Directions: Rescale the data below, starting at the line containing "Which reference point" and ending at the end of the data. Reproduce those lines in full, and multiply every coordinate and distance value in the answers by 1.55, rounding each result to its original number of decimal places with halves rounded up.
begin Material provided
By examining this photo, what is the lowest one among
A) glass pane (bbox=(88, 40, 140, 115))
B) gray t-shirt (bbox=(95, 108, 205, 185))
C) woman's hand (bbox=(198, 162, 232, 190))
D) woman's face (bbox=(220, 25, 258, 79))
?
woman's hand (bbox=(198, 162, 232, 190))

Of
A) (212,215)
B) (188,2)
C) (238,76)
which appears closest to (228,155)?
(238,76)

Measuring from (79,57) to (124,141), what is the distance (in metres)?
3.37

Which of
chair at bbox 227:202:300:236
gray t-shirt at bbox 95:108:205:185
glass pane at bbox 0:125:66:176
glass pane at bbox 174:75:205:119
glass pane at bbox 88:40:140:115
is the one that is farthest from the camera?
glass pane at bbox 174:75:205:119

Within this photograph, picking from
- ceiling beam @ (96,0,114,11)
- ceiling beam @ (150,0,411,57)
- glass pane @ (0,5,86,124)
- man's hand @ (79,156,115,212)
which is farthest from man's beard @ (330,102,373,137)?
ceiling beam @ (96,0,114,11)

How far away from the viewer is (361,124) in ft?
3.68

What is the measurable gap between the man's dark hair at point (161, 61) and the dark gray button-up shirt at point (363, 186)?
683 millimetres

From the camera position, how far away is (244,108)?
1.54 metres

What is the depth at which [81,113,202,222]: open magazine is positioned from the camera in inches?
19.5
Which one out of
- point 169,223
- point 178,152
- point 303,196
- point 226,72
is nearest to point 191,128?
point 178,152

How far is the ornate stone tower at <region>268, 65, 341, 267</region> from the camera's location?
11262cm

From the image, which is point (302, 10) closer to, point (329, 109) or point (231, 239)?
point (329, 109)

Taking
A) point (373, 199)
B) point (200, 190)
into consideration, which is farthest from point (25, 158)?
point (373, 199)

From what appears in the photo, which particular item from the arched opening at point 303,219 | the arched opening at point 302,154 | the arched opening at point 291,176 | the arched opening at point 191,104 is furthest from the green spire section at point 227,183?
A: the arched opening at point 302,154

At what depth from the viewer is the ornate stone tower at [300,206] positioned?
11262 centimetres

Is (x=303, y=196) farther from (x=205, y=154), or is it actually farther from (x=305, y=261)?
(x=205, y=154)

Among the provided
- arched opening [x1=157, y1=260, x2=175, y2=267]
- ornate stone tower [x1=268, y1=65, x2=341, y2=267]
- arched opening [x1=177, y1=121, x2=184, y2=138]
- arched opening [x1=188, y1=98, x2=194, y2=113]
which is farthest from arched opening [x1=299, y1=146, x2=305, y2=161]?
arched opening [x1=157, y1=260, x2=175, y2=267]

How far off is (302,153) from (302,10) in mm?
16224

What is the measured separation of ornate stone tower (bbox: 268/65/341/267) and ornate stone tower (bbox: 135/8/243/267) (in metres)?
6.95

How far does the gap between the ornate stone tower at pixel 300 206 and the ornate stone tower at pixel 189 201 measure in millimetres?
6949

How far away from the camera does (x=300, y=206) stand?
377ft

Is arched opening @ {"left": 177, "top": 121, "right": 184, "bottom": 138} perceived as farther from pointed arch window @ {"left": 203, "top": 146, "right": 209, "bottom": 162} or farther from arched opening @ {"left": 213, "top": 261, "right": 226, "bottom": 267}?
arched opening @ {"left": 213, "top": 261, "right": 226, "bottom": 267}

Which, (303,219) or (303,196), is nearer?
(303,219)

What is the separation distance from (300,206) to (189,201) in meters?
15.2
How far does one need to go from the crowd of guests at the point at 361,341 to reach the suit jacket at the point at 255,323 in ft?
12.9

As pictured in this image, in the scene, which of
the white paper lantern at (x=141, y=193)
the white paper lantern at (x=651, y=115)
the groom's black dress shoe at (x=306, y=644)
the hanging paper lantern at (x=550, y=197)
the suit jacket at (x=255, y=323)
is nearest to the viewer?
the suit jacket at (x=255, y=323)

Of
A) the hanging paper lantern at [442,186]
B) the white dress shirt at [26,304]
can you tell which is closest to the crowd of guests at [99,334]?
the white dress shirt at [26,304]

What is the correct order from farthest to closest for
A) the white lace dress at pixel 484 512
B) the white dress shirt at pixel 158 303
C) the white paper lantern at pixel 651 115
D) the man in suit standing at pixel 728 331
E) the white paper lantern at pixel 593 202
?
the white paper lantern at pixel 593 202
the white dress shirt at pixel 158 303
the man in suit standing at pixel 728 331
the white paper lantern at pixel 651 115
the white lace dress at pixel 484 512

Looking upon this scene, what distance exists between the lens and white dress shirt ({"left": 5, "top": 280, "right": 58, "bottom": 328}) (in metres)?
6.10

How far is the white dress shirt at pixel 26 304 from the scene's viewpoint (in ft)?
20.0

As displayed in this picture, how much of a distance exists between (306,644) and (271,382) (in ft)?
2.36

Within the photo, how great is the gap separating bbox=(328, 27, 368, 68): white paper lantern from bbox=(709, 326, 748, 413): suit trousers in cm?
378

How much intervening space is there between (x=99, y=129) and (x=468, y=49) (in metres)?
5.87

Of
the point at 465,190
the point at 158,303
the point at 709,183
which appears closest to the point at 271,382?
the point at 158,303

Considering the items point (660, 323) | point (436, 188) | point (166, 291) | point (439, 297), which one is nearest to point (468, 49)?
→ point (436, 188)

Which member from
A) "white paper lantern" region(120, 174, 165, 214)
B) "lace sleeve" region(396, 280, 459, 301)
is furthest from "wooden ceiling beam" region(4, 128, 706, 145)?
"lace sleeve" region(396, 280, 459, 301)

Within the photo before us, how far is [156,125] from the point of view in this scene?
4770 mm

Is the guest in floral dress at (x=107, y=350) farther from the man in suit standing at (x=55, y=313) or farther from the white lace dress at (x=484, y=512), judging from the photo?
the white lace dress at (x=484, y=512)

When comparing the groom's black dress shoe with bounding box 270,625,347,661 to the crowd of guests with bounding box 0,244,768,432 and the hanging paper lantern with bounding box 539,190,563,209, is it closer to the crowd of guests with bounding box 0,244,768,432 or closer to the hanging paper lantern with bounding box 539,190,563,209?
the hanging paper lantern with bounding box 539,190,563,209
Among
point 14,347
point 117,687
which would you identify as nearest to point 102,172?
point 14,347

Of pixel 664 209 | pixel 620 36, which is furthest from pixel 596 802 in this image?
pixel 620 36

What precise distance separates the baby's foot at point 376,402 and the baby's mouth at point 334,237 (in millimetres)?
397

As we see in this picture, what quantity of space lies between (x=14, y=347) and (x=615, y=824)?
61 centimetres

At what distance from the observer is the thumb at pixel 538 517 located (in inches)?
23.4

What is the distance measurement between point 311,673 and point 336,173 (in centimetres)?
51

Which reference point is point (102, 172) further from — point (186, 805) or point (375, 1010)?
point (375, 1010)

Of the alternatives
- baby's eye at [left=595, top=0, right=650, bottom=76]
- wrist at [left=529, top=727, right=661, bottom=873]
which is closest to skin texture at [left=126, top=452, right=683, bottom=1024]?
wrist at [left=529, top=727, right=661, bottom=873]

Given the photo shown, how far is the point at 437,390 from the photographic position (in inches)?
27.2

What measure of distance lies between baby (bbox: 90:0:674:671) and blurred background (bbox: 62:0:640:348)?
end Material provided
Written reply:
Which reference point is point (102, 172) further from — point (186, 805) or point (375, 1010)?
point (581, 1566)

Of the alternatives
- baby's eye at [left=595, top=0, right=650, bottom=76]
- wrist at [left=529, top=727, right=661, bottom=873]
which is closest to skin texture at [left=126, top=452, right=683, bottom=1024]?
wrist at [left=820, top=1127, right=1025, bottom=1353]

Given the photo shown, how far is the point at 437,390 from the photographic position (in inches)?
42.2

What measure of distance lies between baby (bbox: 90:0:674:671) and blurred background (bbox: 62:0:640:348)?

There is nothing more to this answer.